§ Consegna 1: Puoi riscrivere le righe dell'elenco dati, dalla riga con "Locate surveillance cameras" fino a quella con "[[801, 420, 809, 426]]" comprese, mettendo "JSON array" al posto di "JSON list" e lasciando tutto il resto invariato?
=== Brano citato ===
La cronaca di questi nostri giorni racconta di famiglie divise e spezzate dall’allontanamento forzato da padri e figli da madri e figlie, di bambini e di anziani in fuga dalle città bombardate e così pure di tanti russi e ucraini che ieri erano fratelli e oggi si ritrovano nemici più o meno consapevoli, in un disgregarsi dei legami familiari che spazza via ogni zona franca anche dentro le mura di casa.
Racconta Margherita: «Il padre di Elisa, la mia compagna di classe, è sparito. È partito per la Russia e non è tornato. Neanche morto. Non se ne sa più nulla, in famiglia non conoscono il suo destino, la mamma va ogni giorno alla stazione con la foto di suo marito, sperando che qualcuno lo riconosca. Elisa mi ha fatto leggere le ultime lettere che ha ricevuto dal padre, ormai diversi mesi fa […] Neanche lui, che stava al fronte, odiava i suoi nemici, i russi. Era solo stanco, tanto stanco».
Walter Veltroni ci racconta di una famiglia italiana divisa dagli eventi della storia e dallo scontro generazionale tra il padre, Ascenzo De Dominicis, usciere all’agenzia di stampa Stefani, convinto sostenitore del regime cresciuto tra i fasci abruzzesi, servitore umile e devoto del Presidente dell’agenzia, Manlio Morgagni (l’unico esponente del regime che si tolse la vita dopo la caduta del Duce) e il figlio diciottenne Arnaldo, che si ribella al padre e al fascismo, si unisce ai propri compagni, tutti giovanissimi, tutti combattenti per la libertà, che leggono Melville, Faulkner e Steinbeck e si ritrovano di nascosto in un locale di sera dove si suona e si balla jazz.
È giusto che le idee siano capaci di lacerare anche il sentimento più profondo?
=== Elenco dati ===
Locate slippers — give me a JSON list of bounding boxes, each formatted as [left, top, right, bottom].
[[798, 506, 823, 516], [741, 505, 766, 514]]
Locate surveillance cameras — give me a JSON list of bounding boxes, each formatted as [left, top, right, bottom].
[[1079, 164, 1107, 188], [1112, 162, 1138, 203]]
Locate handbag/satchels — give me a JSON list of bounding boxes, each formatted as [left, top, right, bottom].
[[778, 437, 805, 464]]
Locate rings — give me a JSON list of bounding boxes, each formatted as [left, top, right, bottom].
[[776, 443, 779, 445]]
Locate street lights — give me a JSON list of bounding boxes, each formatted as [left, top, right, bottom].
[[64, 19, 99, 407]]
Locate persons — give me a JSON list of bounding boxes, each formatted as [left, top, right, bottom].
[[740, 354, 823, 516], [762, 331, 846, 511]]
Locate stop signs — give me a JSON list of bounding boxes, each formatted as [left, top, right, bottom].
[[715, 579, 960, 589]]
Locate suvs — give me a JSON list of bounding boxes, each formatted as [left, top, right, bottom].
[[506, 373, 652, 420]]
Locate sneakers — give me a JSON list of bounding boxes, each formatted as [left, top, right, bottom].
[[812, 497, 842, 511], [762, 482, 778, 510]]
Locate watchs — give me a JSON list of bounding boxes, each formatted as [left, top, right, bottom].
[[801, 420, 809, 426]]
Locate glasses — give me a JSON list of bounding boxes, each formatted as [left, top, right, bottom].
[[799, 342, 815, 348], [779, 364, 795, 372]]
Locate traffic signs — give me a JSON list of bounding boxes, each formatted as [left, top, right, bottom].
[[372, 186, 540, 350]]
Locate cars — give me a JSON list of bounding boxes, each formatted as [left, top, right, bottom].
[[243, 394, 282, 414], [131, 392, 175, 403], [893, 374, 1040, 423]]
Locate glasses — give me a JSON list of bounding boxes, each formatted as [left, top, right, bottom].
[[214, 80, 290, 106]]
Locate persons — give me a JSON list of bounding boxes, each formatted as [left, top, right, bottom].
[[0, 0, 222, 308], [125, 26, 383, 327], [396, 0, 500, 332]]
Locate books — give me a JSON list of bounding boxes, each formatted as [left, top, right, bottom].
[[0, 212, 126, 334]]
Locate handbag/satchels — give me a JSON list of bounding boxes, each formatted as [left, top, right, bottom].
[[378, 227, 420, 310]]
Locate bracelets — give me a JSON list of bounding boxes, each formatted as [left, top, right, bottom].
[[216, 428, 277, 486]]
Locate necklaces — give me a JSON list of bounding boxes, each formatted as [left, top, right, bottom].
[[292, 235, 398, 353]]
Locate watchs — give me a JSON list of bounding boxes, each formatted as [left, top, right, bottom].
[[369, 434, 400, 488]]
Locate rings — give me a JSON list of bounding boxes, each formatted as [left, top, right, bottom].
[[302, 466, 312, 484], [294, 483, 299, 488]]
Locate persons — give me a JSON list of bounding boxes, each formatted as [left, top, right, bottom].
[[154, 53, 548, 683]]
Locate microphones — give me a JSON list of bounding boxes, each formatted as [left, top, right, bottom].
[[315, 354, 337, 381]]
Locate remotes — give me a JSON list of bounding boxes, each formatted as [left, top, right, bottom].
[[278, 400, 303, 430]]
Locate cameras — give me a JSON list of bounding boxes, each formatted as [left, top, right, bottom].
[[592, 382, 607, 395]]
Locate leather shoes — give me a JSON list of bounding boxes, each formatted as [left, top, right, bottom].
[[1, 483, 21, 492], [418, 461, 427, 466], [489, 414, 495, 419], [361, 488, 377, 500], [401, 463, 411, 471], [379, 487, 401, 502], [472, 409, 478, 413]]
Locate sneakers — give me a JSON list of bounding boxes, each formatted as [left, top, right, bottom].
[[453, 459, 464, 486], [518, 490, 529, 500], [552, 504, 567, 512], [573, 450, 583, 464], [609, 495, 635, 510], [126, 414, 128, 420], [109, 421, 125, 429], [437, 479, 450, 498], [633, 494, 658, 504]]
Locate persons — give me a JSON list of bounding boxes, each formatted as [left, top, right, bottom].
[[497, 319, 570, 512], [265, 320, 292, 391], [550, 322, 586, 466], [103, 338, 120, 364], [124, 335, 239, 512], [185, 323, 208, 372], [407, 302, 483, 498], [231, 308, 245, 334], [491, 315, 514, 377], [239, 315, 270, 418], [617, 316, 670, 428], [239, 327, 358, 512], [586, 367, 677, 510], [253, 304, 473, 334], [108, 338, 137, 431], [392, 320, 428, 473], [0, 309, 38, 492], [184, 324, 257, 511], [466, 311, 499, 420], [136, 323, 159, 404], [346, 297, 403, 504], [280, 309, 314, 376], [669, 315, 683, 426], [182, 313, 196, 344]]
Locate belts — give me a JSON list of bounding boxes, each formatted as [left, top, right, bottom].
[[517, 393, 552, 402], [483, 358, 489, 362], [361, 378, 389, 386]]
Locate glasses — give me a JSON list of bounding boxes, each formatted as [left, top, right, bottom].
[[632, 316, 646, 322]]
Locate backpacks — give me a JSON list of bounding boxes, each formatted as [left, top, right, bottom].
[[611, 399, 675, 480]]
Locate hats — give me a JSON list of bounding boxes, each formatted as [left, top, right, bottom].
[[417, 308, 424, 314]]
===
§ Consegna 2:
Rispondi in base al brano citato:
(a) Dove va ogni giorno la mamma di Elisa con la foto del marito?
(b) Che lavoro fa Ascenzo De Dominicis?
(c) Quanti anni ha il figlio Arnaldo?

§ Risultato 1:
Locate surveillance cameras — give me a JSON array of bounding boxes, each formatted as [left, top, right, bottom].
[[1079, 164, 1107, 188], [1112, 162, 1138, 203]]
Locate handbag/satchels — give me a JSON array of bounding boxes, each formatted as [left, top, right, bottom].
[[778, 437, 805, 464]]
Locate rings — give me a JSON array of bounding boxes, each formatted as [left, top, right, bottom].
[[776, 443, 779, 445]]
Locate street lights — give me a JSON array of bounding boxes, each formatted as [left, top, right, bottom].
[[64, 19, 99, 407]]
Locate persons — give me a JSON array of bounding boxes, each formatted as [left, top, right, bottom].
[[740, 354, 823, 516], [762, 331, 846, 511]]
Locate stop signs — give me a JSON array of bounding boxes, each formatted as [left, top, right, bottom].
[[715, 579, 960, 589]]
Locate suvs — give me a JSON array of bounding boxes, each formatted as [left, top, right, bottom].
[[506, 373, 652, 420]]
Locate sneakers — give me a JSON array of bounding boxes, each formatted as [left, top, right, bottom].
[[812, 497, 842, 511], [762, 482, 778, 510]]
Locate watchs — give me a JSON array of bounding boxes, each formatted as [left, top, right, bottom].
[[801, 420, 809, 426]]

§ Risultato 2:
(a) Alla stazione.
(b) È usciere all'agenzia di stampa Stefani.
(c) Diciotto.